The in_context_learning/
folder consists of code designed for in-context learning with a (larger) LLM.
- icl_prompting.py: Implements methods for in-context prompt improvement by loading examples of prompts and their high-quality paraphrases, and applying them to refine user prompts. It supports batch processing of prompts, generating outputs based on pre-defined in-context examples and integrating external API responses for prompt enhancement.
The training/
folder contains scripts and configurations necessary for compiling, formatting, and fine-tuning LLMs on structured datasets for enhanced text-to-image alignment.
-
compile_existing_data.py: Aggregates processed datasets by combining and de-duplicating files, ensuring a structured dataset ready for model training or evaluation, with options to remove temporary files after compilation.
-
finetune.py: Facilitates model fine-tuning with parameters for tokenization, LoRA configurations, and specific model arguments, using Hugging Face's Trainer for causal language models. It supports configurable evaluation and saving mechanisms tailored for efficient fine-tuning on GPU.
-
format_input_data.py: Formats raw input data into various predefined structures compatible with specific models (e.g., Hugging Face, Qwen, Gemma), converting prompts into detailed formats suitable for training and inference with text-to-image alignment objectives.
This section provides an overview of the bash scripts included in the research_exp_scripts/
and util_scripts/
folders. Each script serves specific functions in data preparation, model training, and inference, facilitating streamlined and reproducible experimentation.
The research_exp_scripts/
folder contains scripts for conducting various experiments, such as data generation, scoring, and model-specific evaluations.
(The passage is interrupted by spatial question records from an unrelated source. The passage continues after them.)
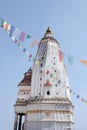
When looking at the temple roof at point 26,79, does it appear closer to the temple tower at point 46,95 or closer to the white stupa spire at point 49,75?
the temple tower at point 46,95

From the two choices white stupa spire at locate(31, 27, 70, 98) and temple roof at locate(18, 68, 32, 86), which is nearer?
white stupa spire at locate(31, 27, 70, 98)

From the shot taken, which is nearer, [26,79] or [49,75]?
[49,75]

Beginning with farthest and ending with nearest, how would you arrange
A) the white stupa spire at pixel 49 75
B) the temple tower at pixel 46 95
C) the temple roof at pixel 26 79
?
the temple roof at pixel 26 79 → the white stupa spire at pixel 49 75 → the temple tower at pixel 46 95

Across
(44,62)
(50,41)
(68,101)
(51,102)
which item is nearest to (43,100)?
(51,102)

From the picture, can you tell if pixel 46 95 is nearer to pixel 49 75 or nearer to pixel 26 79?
pixel 49 75

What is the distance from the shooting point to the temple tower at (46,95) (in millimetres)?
39594

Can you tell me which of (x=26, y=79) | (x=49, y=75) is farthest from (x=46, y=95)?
(x=26, y=79)

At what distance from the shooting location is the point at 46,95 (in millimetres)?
41625

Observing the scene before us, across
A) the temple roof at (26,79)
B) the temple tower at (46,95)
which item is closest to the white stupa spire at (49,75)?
the temple tower at (46,95)

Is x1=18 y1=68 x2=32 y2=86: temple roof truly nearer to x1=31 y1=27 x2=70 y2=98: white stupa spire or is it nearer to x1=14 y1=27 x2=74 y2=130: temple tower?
x1=14 y1=27 x2=74 y2=130: temple tower

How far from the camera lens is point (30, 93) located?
43938 millimetres

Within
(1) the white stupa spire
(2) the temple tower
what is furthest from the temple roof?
(1) the white stupa spire

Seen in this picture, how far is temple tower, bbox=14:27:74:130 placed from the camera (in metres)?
39.6

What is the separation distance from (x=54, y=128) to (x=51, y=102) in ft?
13.5
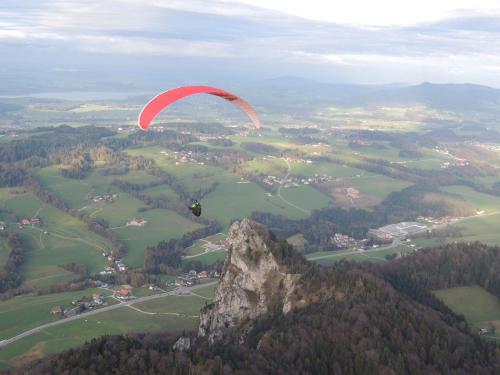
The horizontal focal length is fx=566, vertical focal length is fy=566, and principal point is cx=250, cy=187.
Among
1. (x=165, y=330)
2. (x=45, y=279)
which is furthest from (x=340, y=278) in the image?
(x=45, y=279)

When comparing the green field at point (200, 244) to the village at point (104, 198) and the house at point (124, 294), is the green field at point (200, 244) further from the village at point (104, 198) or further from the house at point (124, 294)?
the village at point (104, 198)

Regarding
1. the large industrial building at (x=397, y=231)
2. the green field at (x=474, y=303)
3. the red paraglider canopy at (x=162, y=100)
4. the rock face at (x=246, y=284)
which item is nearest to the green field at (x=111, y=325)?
the rock face at (x=246, y=284)

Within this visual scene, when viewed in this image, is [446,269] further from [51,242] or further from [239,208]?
[51,242]

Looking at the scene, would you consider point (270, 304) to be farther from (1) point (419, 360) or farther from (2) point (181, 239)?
(2) point (181, 239)

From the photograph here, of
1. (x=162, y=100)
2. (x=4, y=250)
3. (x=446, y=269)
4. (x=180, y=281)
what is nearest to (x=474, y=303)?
(x=446, y=269)

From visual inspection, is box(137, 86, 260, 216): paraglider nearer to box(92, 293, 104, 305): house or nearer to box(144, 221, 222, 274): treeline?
box(92, 293, 104, 305): house

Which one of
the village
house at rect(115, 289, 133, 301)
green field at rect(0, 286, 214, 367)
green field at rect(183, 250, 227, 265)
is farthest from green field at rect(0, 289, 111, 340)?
the village
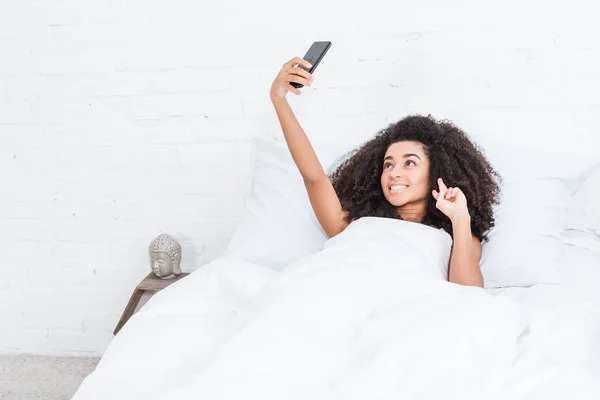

- generation_mistral.sh: Runs the generation pipeline with the Mistral model, generating improved prompts based on specified evaluation data.
- mistral.sh: Initiates training for the Mistral model using specified datasets, calling a general training function with the model configuration.
- score_original_test_prompts.sh: Scores the original test prompts using the specified model and scoring configuration.
- train_data_generation.sh: Runs data generation for training, generating prompts with ChatGPT in an iterative mode for the specified dataset.
The util_scripts/
folder includes utility scripts for environment setup, directory management, and script execution, supporting both infrastructure setup and training pipelines.
- constants.sh: Defines global environment variables and dataset paths used across different scripts.
- functions.sh: Provides helper functions for directory creation and file management.
- init.sh: Installs necessary dependencies and sets up environment configurations for NCCL (multi-GPU communication), preparing the system for distributed training.
- run.sh: Contains functions to execute and score inference processes, setting up dataset paths and configurations for iterative and scoring modes.
- train.sh: Runs the training pipeline for a specified model, combining datasets, formatting inputs, and launching distributed training for fine-tuning with various configurations.